─── SUPPLIED MATERIAL ───
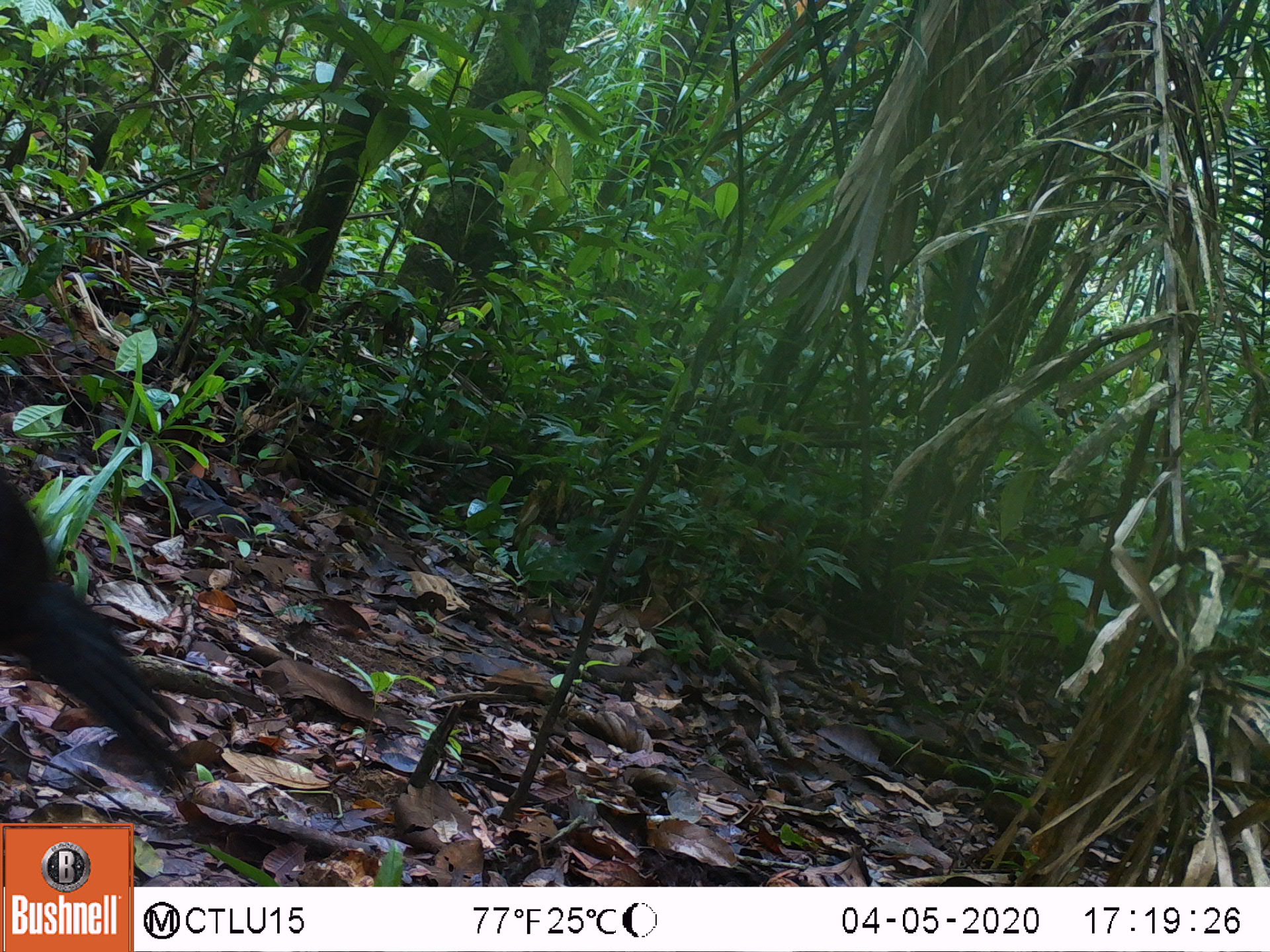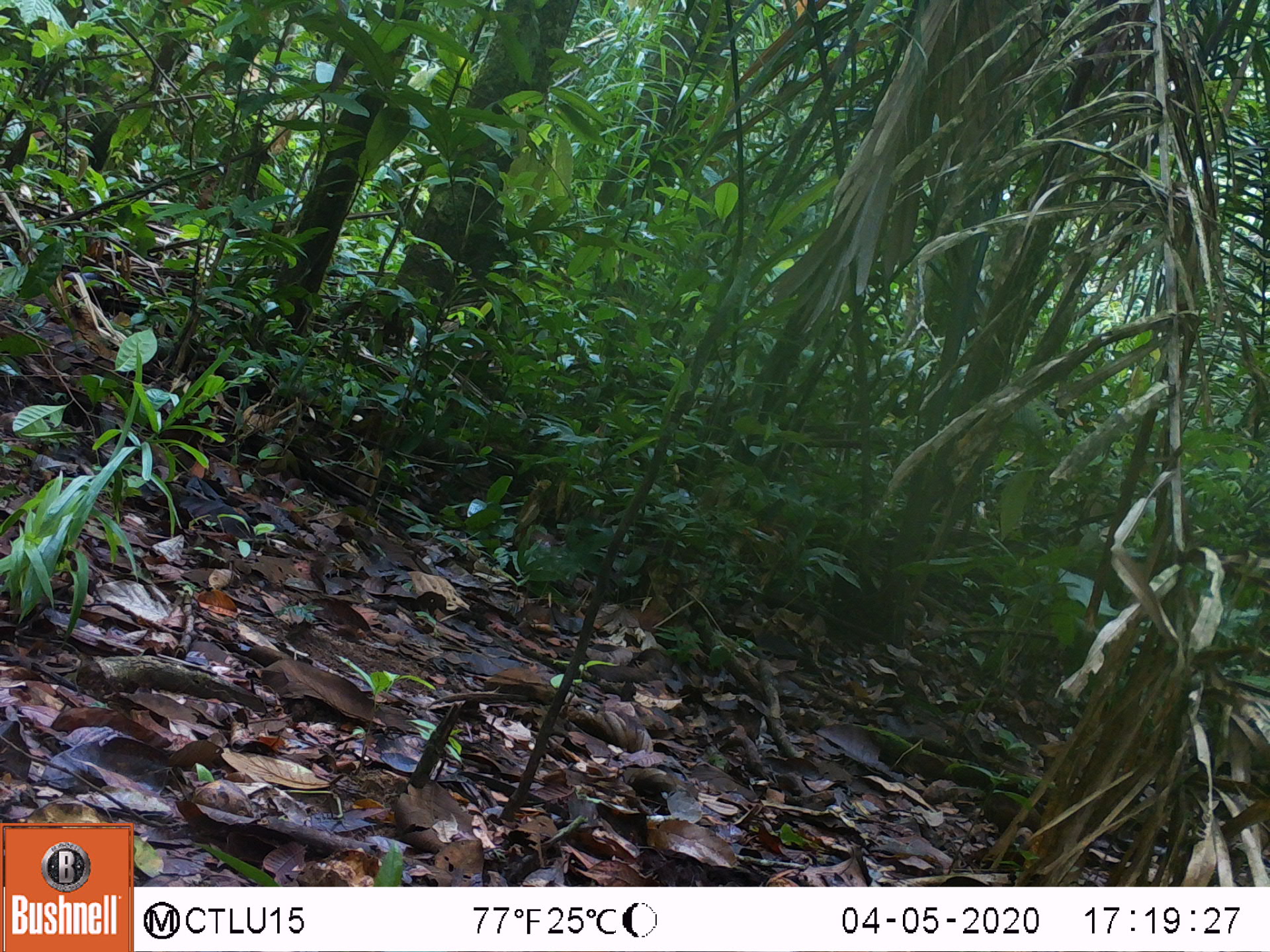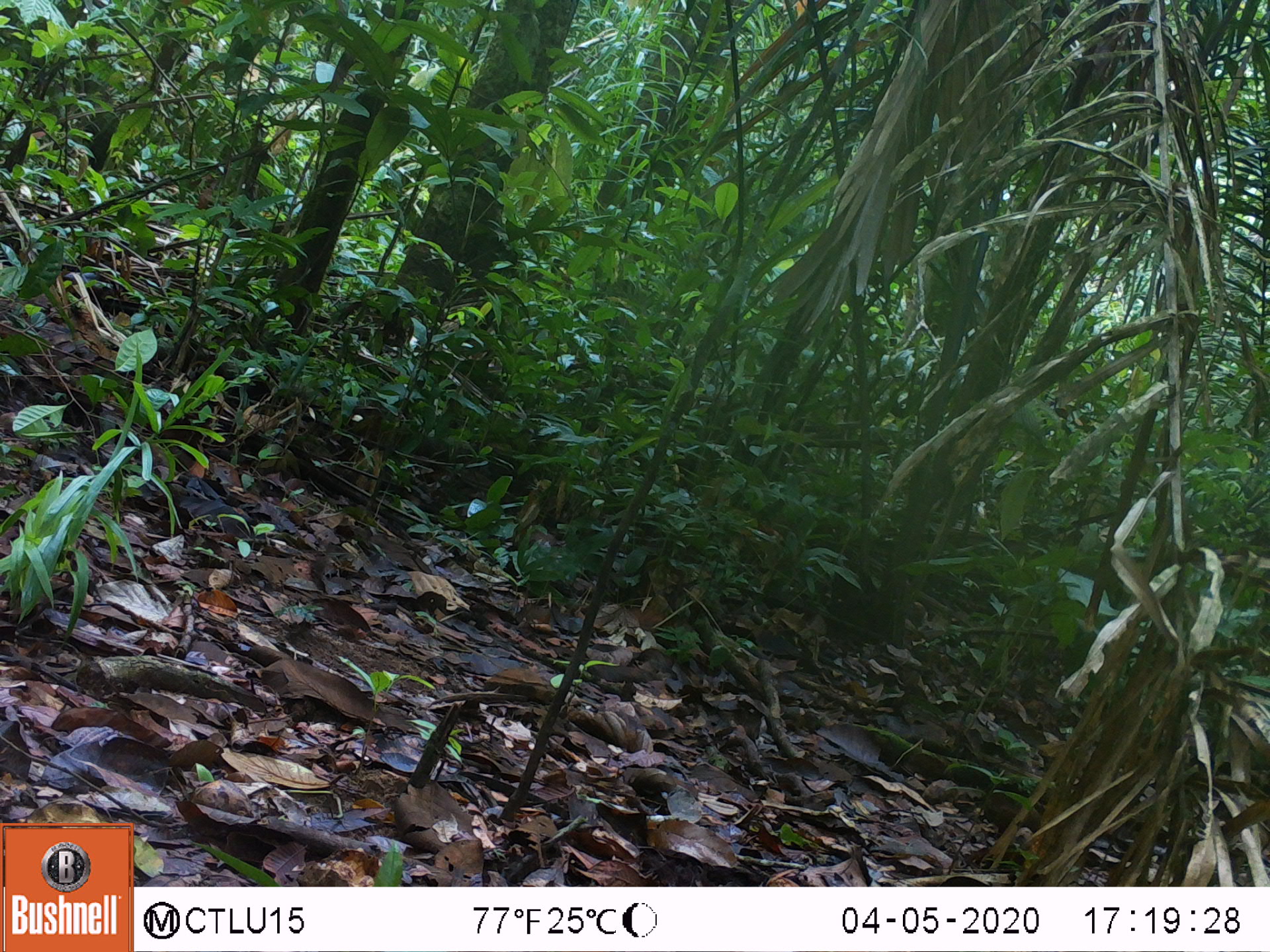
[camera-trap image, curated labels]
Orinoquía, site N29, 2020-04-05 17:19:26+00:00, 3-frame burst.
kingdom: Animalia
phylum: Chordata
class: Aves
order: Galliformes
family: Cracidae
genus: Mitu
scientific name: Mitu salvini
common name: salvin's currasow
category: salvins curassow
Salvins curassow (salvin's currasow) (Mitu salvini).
───
─── SUPPLIED MATERIAL ───
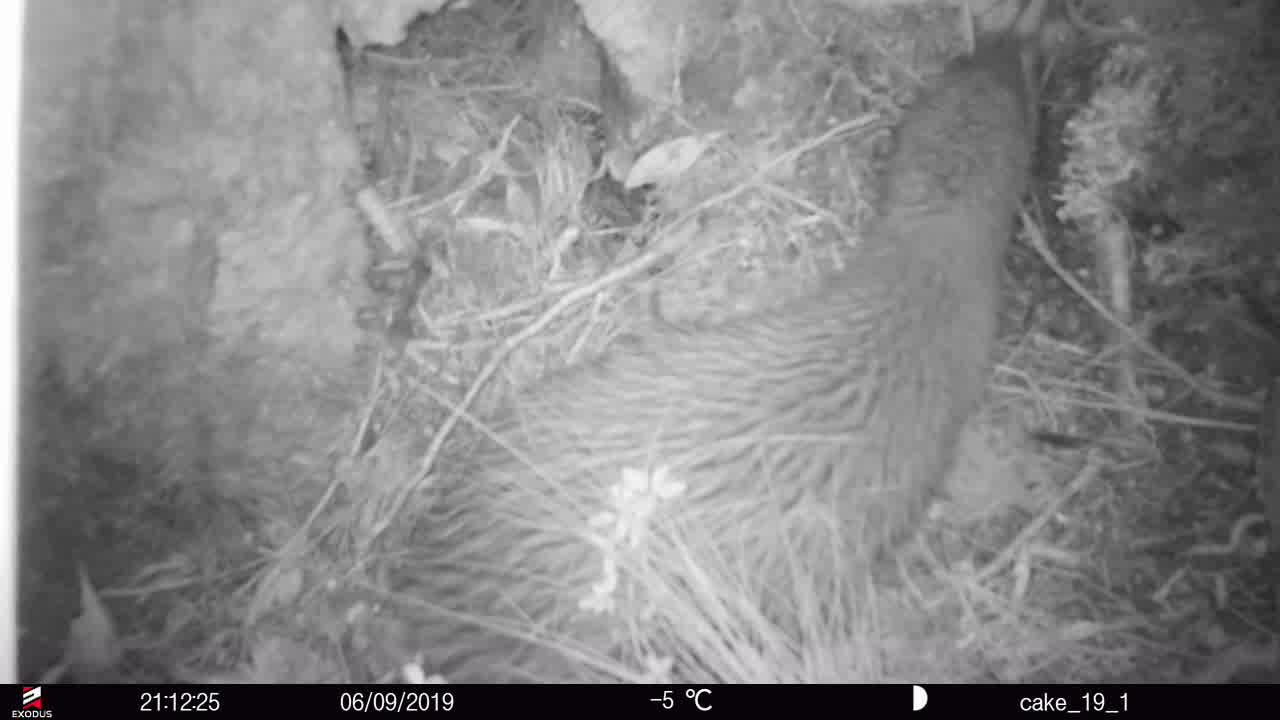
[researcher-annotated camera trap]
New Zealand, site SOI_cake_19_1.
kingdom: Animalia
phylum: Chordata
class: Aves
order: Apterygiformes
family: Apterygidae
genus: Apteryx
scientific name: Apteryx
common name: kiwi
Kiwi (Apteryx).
───
TASK PROMPT -> Answer with a number only: how many lines above have the word "site"?

YOUR RESPONSE -> 2